The researchers found an increase in M-MDSCs in the periphery of wild-type rheumatoid arthritis mice when compared with naïve mice, without the disease. They used mice deficient for the chemokine CCR2 (CCR2−/−), a chemokine that specifically induces monocyte recruitment to the tissues, and found that MDSCs were absent from circulation of mice that had worse disease symptoms.

The researchers performed T cell and B cell proliferation assays to test the inhibitory effect of M-MDSCs collected from mice with arthritis. They used two groups of mice where one was treated with control solution without cells while the other was treated with M-MDSCs collected from mouse with arthritis. All mice were treated 5 times by intravenous injections. The disease progression was followed-up by doing arthritis scores and joint swelling assessment to establish disease severity. The authors found that the mice treated with M-MDSCs had significantly reduced arthritis when compared with mice treated with control solution.

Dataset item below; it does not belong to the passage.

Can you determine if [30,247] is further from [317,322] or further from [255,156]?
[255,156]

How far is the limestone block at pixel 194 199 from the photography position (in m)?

“I hope this study will lead to a better understanding of MDSCs’ potential in cell-based therapies against autoimmune diseases,” said Dr. Peng Liu in the news release.

“Cellular therapies using cells from the immune system are revolutionizing clinical treatments for cancer and other diseases, but typically use T cells,” said Dr. John Wherry, Deputy Editor of the Journal of Leukocyte Biology. “These new studies not only identify a potential role for the myeloid derived M-MDSCs in cellular therapies, but also demonstrate that these types of approaches may be effective in autoimmune diseases.”